┌─ TEXT FOR ANALYSIS

Irish nationalists should be slow to use Nazi analogy Eric Waugh – 21 October 2005

I have been reflecting on all this in the light of our recent bout of mutual, communal abuse. Unionists have been likened to Nazis. It reveals how a notion of victimhood, if inculcated and dwelt upon, can corrode the consciousness of a people.

The Republic has cast itself as the victim of the British for all of its 80-odd years: it still does. But it has achieved this at the cost of wiping from its national consciousness as much as it could of one half of its heritage: the visibly British part. The irony that, in 1966, republicans imported French plastiqueurs, of all people, to blow up the Nelson Pillar on O'Connell Street in Dublin will not be lost on many.

Nowadays southern Protestants bristle at the slightest Northern criticism of the South and laud their unalloyed civil liberties. But the few disciples of the Anglo-Irish tradition left, survive by keeping quiet: no poppies in November please and no Union Jacks with the others outside hotels.

History is taught through a haze of green. So some think the unionists were Nazis. Good heavens, unionists could be a disgrace: the residential vote in council elections should have been abolished when the rest of the UK did it in 1945. Basil Brooke should have employed Catholics.

└─
┌─ DATASET SECTION

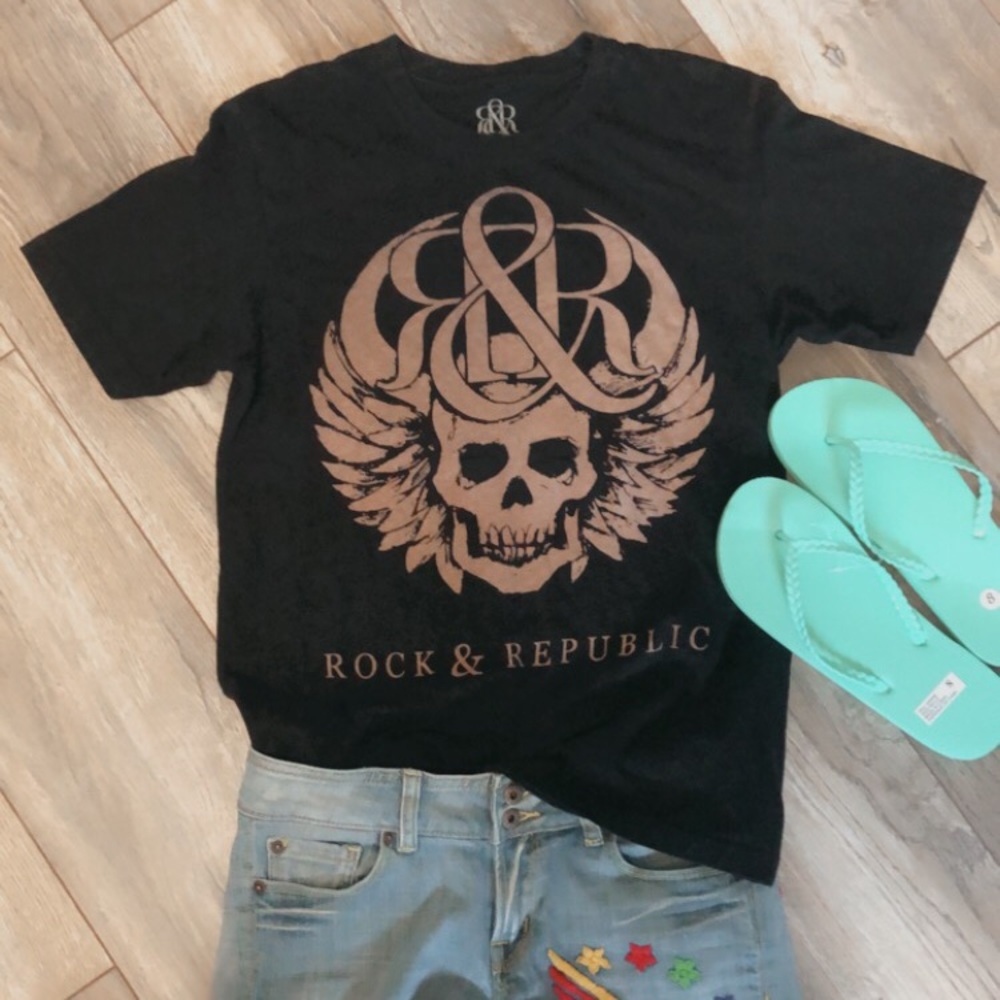 Boyfriends Rock & Republic tee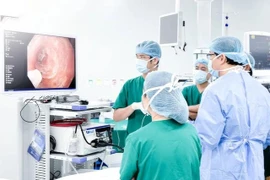 Lý do người đàn ông ngủ ngồi suốt 2 năm?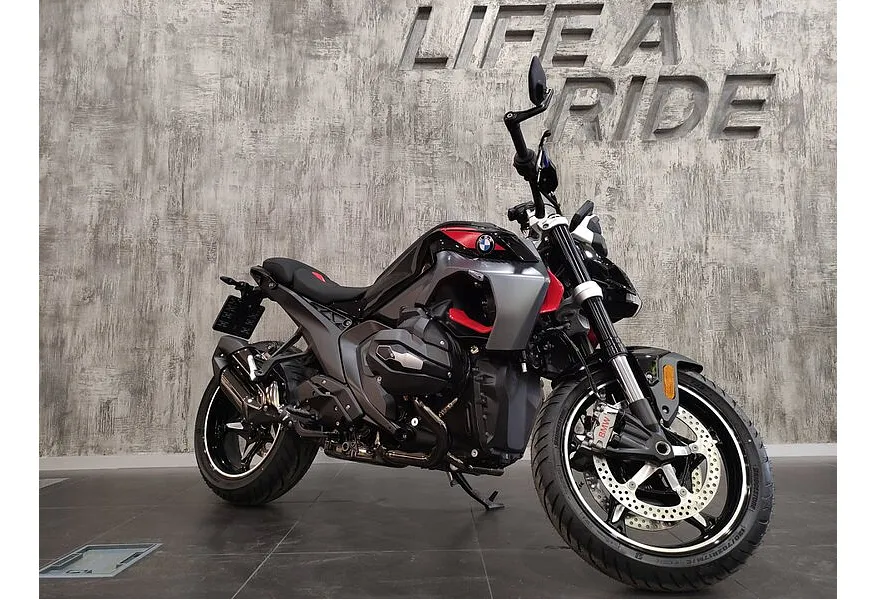 BMW Motorrad R 1300 R R 1300 R 1300 см³ (145 л.с.) (145) 1300 Черный в АВИЛОН. Слайд №2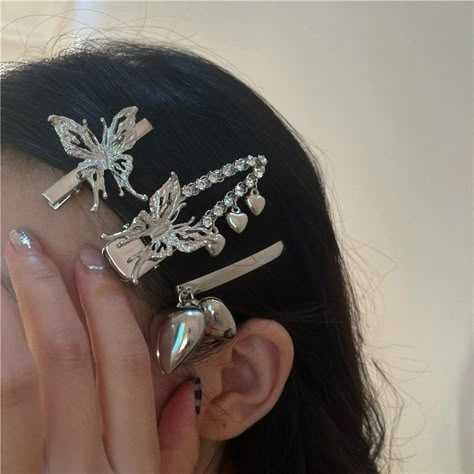 Silver Barrette Hair, Cute Outfits For Best Friends, Hair Accessories Aesthetic, Butterfly Claw Clip, Butterfly Clothes, Cute Hair Clip, Butterfly Hair Clips, Small Butterfly, Butterfly Style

└─

**CHECK YOUR UNDERSTANDING**.
1. In the column about Irish nationalists and the Nazi analogy, in what year did the rest of the UK abolish the residential vote in council elections?
2. Continue the column about Irish nationalists and the Nazi analogy from the point where it stops.

**TASK RESULTS**.
1. 1945.

2.
Even so, the cry of one-man-one-vote in 1966 was a fraud: no one was ever denied a Stormont or a Westminster vote, though gerry-mandering denied nationalists council seats; but even this was not all one way.

Fundamentally, in attacking the unionist record, account must be taken of its context: for the new statelet was faced in 1920 with a Dublin regime openly resolved to render it unworkable.
At the time of his assassination in 1922, Collins was busy perfecting plans for a trade war. The 21 nationalist councils refused to carry out their functions.

The Catholic bishops refused formal recognition to Craig's Government, refused to co-operate in the single schools system he wanted and refused to sit on a committee on future education policy.

When Craig announced that the new police force would have one third of its places reserved for Catholics, there was intimidation and few joined. The RUC was then condemned as a sectarian force!

Of course if we had had the single schools system, one of the fertilisers of the seed-bed in which the Nazi charges grew would have been removed. Youngsters would not have had a choice between green-haze history (Catholic schools) and Ireland-as-seen- by-the-Brits (state system).

As it is, Irish nationalists should be slow to use the Nazi analogy. Were not their wilder spirits allies of Hitler's unspeakable hordes in the Second World War, slipping details to Hempel's Nazi legation in Dublin about the defencelessness of Belfast against air attack and the extent of its strategic targets, not to mention those who signalled Luftwaffe reconnaissance planes from Divis as they flew low over Cave Hill, choosing their targets for the slaughter to come?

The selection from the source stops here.